This is one of the key measures of the unemployment reform bill approved this Wednesday in first reading in the Assembly. “The worker who has voluntarily abandoned his position and does not return to work after being notified to that effect […] it is presumed that he has resigned”, stipulate the amendments voted by 219 votes against 68 in the hemicycle.
Specifically, if a worker no longer returns to his place of work without informing his employer and if he does not respond to the latter’s request to justify his absence, he is considered to have abandoned his position. However, “in the current state of things, it is a disciplinary offense that justifies initiating a dismissal procedure”, specifies Me Éric Rocheblave, a lawyer specializing in labor law, even if the employer is not obliged to initiate this procedure.
But the measure voted on Wednesday now presumes that it is a resignation. In case of definitive approval of the bill, the employer will therefore be exempt from the dismissal procedure and the workers who leave their post will be deprived of unemployment benefits. Because, let us remember, a worker who resigns, except in very specific cases of resignation considered legitimate in particular, does not fall into the category of workers who have lost their job involuntarily. Therefore, they are not eligible for unemployment insurance.
The Government, through the voice of the delegate minister Carole Grandjean, declared itself in favor of this measure on job abandonment, which they consider “a phenomenon in constant increase”. For his part, Dominique Da Silva (Renaissance) maintained that the job losses disrupted the companies and that it was a matter of providing a “clear and fair” measure for all.
“Move Trouble”
But, according to Me Éric Rocheblave, this amounts to “stigmatizing the abandonment of office” without seeing the reality behind it. “Discomfort in worker-management relations is constantly increasing”, he adds, before illustrating: “suffering at work is like water, you have to express it in another way and find another way out.
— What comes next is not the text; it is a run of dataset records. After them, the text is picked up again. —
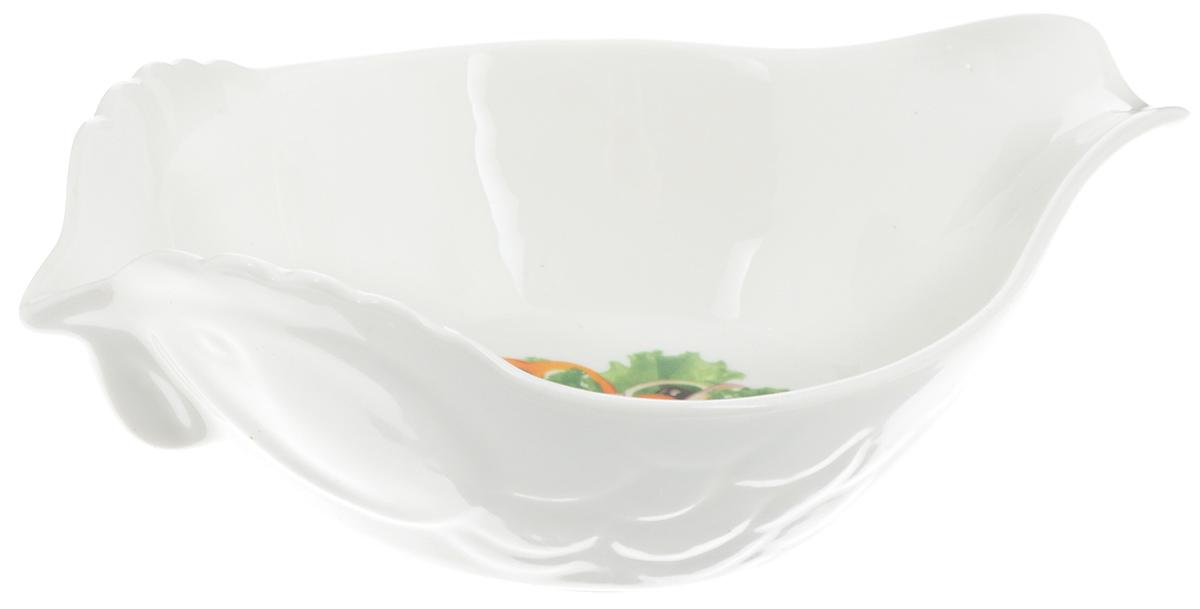 Салатник Elan Gallery Ассорти, 200 мл101234Салатник Elan Gallery Ассорти, выполненный из высококачественной керамики, оформлен изображением овощей. Он прекрасно подойдет для подачи различных блюд и освежит вашу сервировку среди традиционной посуды. Не подходит для использования в микроволновой печи. Не рекомендуется применять абразивные моющие средства. Размер салатника (по верхнему краю): 16 х 10,5 см. Высота: 5,5 см. Объем: 200 мл.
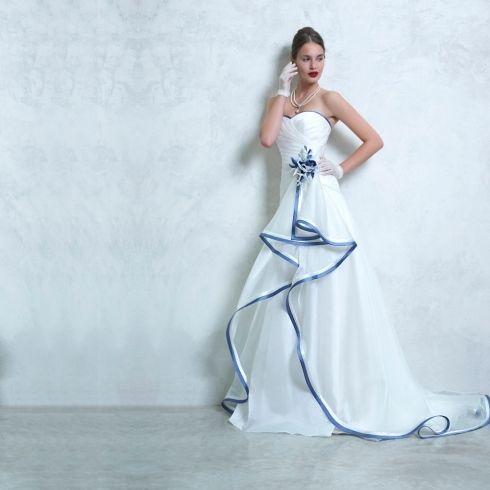Collezione sposa Magnolia - Bari - Creazioni Vela Modello con nastrini in raso blu.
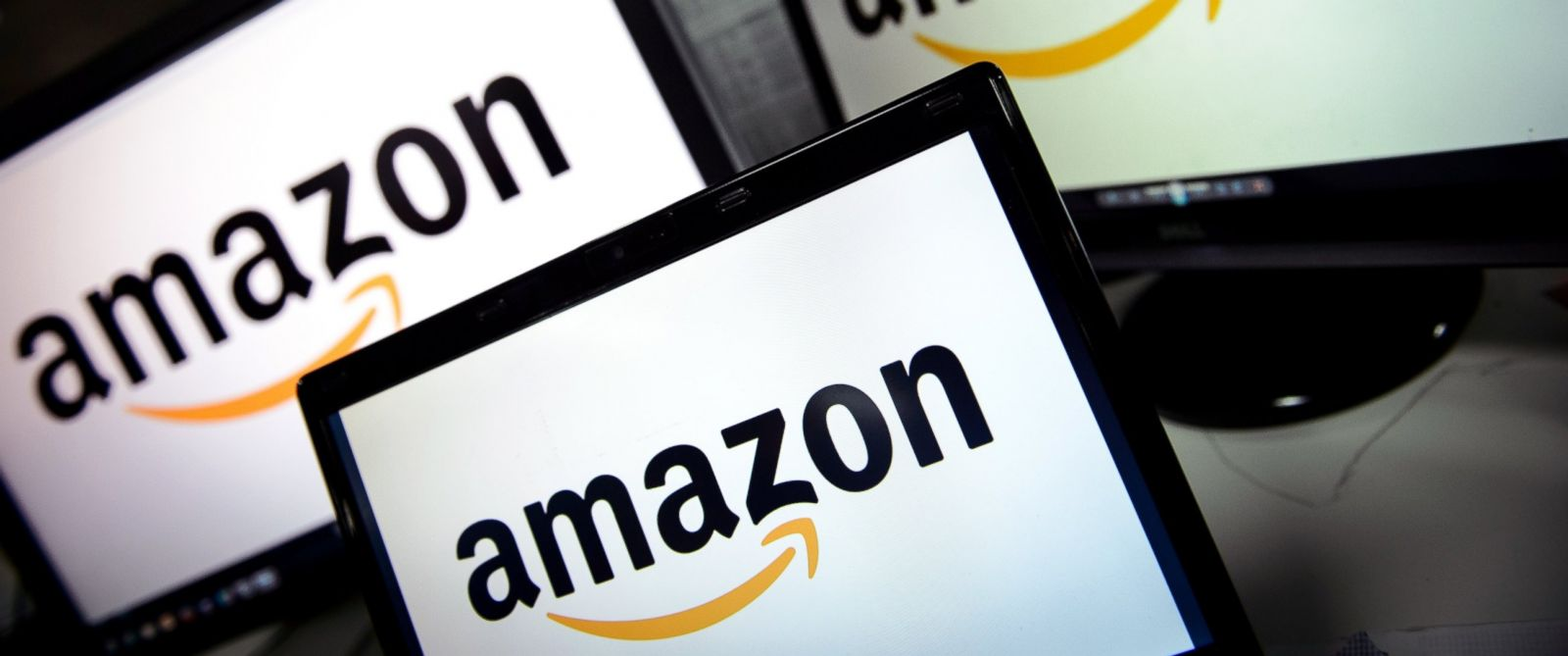 PHOTO: A picture shows the logo of the online retailer Amazon dispalyed on computer screens in London, Dec. 11, 2014.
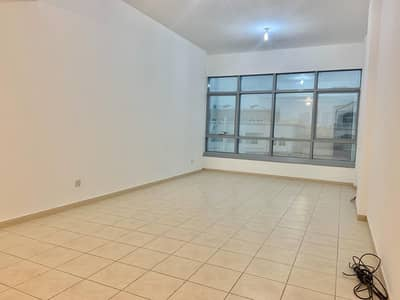 3 Bedroom Flat for Rent in Al Nahyan, Abu Dhabi - Lavish 03 Bedrooms Huge Hall,Kitchen And Maids Room And Balcony Located Al Nahyan Only 75K.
In fact, one can imagine that employees who want to leave their jobs but who are not granted a conventional termination by their employer will find other means of leaving work. “Such a measure is equivalent to displacing the problem,” confirms the lawyer specializing in labor law.
Voluntarily becoming responsible for serious misconduct in order to be fired or seeking a medical conciliator to take a long-term leave are, therefore, practices that could be developed. In the latter case, social security would bear the cost of the phenomenon. The lawyer also foresees an increase in the phenomenon of “silent resignation” which consists of going to work without working or doing the least.
As for the accelerated recourse to the Prud’hommes promised by the text of the law, Me Rocheblave is unappealable: “it is impossible to implement”.